Decision: \(p = 0.001 < 0.05\), reject \(H_0\). The vaccine significantly reduces the infection rate.

Connection with the chi-squared test
For a \(2 \times 2\) contingency table, the two-sided z-test for proportions and the chi-squared test of independence are mathematically equivalent: \(Z^2 = \chi^2\) with \(df = 1\). For Example 1: \(Z^2 = 2.182^2 = 4.761 \approx \chi^2_{(1)}\).
The chi-squared test generalizes to tables larger than \(2 \times 2\); the z-test is specific to two proportions and also handles one-sided alternatives, which the chi-squared test does not.
Running the test in R
prop.test() in R performs this test using the chi-squared approximation (equivalent to the z-test for two proportions):
# Example 1: A/B test (two-sided)
prop.test(x = c(180, 156), n = c(600, 600),
alternative = "two.sided", correct = FALSE)
# Example 2: vaccine (one-sided left)
prop.test(x = c(18, 42), n = c(500, 500),
alternative = "less", correct = FALSE)
# Fisher's exact test for small counts
fisher.test(matrix(c(18, 482, 42, 458), nrow = 2))
correct = FALSE disables the Yates continuity correction.
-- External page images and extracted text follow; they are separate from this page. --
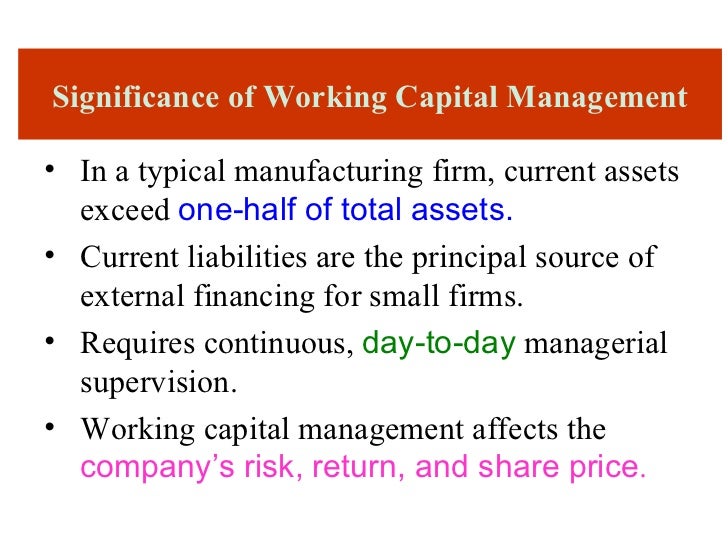 Significance of Working Capital Management

• In a typical manufacturing firm, current assets exceed one-half of total assets.

• Current liabilities are the principal source of external financing for small firms.

• Requires continuous, day-to-day managerial supervision.

• Working capital management affects the company’s risk, return, and share price.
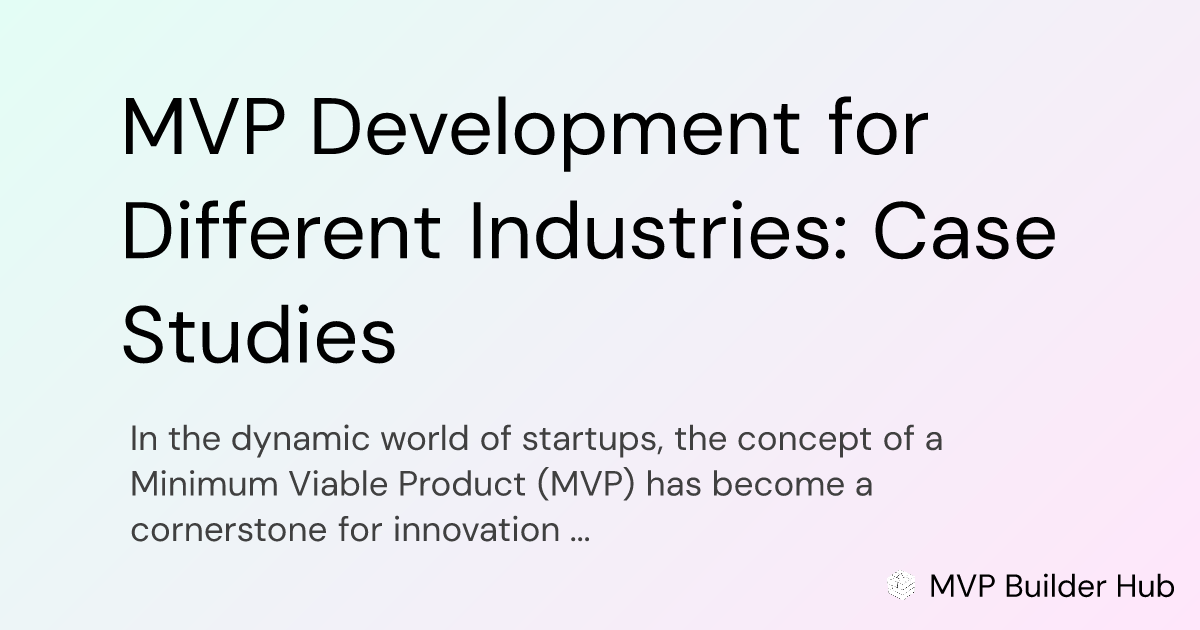 MVP Development for Different Industries: Case Studies

In the dynamic world of startups, the concept of a Minimum Viable Product (MVP) has become a cornerstone for innovation ...

MVP Builder Hub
The correction is conservative and generally not recommended for large samples.
💡 Reporting the result
Report the two proportions, their difference, and its confidence interval alongside the test result. For Example 1: “Version A converted at 30.0% vs 26.0% for Version B, a difference of 4.0 percentage points (95% CI: 0.5% to 7.5%; \(Z = 2.18\), \(p = 0.029\)).” The CI tells you the range of plausible effect sizes, which the p-value alone does not.